On 02/10/11 00:25, Tim Harsch wrote:
I was trying to send the SPARQL DAWG test
"i18n/normalization-01.ttl"
through RiotReader.createParserTurtle
when I call parse I get
Caught: org.openjena.riot.RiotException: [line: 19, col: 12] Unknown char:
?(769)
(this message is UTF-8 - how it looks will depend on your email client -
not all of them get it right)
Yes, RIOT is UTF-8 aware.
If you look at normalization-01.ttl, you'll see it says:
[] foaf:name "Alice" ;
HR:resumé "Alice's normalized resumé" .
[] foaf:name "Bob" ;
HR:resumé "Bob's non-normalized resumé" . <<--- This is line 19
Note that second "resumé " is e-followed by an accent as a combining
character. i.e. 2 characters, not one.
RIOT isn't accepting combing characters correctly - it should do.
Smaller test data:
----
1-é
2-é
----
and od -t x1:
31 2d c3 a9 0a
32 2d 65 cc 81 0a
Emacs handles it correctly; Thunderbird 3.1.15 and Eclipse do not. They
put the accent after the char, not over, i.e. treat as two characters.

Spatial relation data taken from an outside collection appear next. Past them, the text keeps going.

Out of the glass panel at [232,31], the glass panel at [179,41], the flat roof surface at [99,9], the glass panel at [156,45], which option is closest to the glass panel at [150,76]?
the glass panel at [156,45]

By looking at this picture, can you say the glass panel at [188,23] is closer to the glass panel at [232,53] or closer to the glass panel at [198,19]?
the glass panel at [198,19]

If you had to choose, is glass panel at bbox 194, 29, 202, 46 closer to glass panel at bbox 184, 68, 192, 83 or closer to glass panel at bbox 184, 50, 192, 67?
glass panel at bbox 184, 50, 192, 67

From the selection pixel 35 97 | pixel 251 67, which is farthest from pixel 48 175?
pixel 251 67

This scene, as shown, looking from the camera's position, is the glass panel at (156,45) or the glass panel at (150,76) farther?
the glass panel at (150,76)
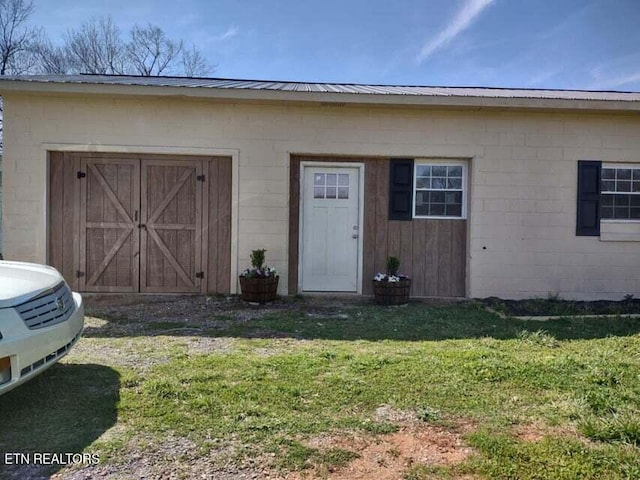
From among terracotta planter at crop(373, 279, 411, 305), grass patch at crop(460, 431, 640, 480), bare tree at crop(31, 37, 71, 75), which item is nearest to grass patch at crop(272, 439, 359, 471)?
grass patch at crop(460, 431, 640, 480)

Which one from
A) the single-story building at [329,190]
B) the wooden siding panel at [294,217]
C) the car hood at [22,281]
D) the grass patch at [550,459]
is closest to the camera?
the grass patch at [550,459]

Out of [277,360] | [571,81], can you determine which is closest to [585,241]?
→ [277,360]

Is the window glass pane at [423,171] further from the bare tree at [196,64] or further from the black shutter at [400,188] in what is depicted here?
the bare tree at [196,64]

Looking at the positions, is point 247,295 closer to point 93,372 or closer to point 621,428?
point 93,372

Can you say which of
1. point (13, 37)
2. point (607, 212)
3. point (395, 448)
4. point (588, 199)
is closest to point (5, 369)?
point (395, 448)

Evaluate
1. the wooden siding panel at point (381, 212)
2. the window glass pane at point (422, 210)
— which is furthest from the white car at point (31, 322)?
the window glass pane at point (422, 210)

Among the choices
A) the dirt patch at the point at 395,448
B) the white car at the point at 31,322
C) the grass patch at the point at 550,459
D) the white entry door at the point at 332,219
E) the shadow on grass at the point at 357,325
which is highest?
the white entry door at the point at 332,219

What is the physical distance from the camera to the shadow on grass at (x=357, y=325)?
16.0 feet

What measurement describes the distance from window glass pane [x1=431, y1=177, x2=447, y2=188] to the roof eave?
1107 millimetres

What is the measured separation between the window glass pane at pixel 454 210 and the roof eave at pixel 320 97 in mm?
1502

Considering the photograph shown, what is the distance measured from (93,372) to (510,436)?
304 cm

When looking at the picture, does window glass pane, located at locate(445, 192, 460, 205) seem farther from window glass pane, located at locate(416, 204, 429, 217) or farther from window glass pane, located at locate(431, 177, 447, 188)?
window glass pane, located at locate(416, 204, 429, 217)

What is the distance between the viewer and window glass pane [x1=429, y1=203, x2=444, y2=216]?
7.09m

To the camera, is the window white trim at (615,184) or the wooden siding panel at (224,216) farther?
the window white trim at (615,184)
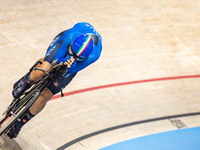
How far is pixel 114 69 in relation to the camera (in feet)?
15.1

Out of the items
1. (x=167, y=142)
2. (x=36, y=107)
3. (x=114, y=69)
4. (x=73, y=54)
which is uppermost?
(x=73, y=54)

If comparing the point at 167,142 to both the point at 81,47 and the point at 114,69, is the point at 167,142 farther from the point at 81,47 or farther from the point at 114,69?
the point at 81,47

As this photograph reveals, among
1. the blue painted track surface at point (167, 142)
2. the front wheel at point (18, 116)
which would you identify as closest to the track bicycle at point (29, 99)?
the front wheel at point (18, 116)

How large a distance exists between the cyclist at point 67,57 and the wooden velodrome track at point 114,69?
85cm

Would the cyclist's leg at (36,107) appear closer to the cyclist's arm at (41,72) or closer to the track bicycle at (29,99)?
the track bicycle at (29,99)

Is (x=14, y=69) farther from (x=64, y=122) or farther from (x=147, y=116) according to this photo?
(x=147, y=116)

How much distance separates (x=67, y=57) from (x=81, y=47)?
149 millimetres

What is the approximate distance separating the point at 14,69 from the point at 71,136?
1.32 meters

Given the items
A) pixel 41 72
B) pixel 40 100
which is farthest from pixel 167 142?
pixel 41 72

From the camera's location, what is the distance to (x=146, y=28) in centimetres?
541

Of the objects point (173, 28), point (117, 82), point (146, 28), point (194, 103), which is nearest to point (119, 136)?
point (117, 82)

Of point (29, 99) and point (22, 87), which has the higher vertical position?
point (22, 87)

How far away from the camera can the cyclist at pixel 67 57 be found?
212 cm

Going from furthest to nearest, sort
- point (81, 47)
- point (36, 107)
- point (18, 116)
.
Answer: point (36, 107) < point (18, 116) < point (81, 47)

They are not performing Unicode normalization (its not part of UTF-8).
Java passes back:
x0031 1
x002d -
x00e9 é
x000a
x0032 2
x002d -
x0065 e
x0301 ́
x000a
i.e. two chars.
The other Turtle reader in Jena (the old one) gets this right because
combining characters are in the grammar production for "nameChar"
(characters after the first in a prefix name part). But it also means
you can write utter junk like digit one followed by a combing character.
RIOT ought to do the same.
http://www.w3.org/TeamSubmission/turtle/#nameChar
Thanks for the bug report,
Andy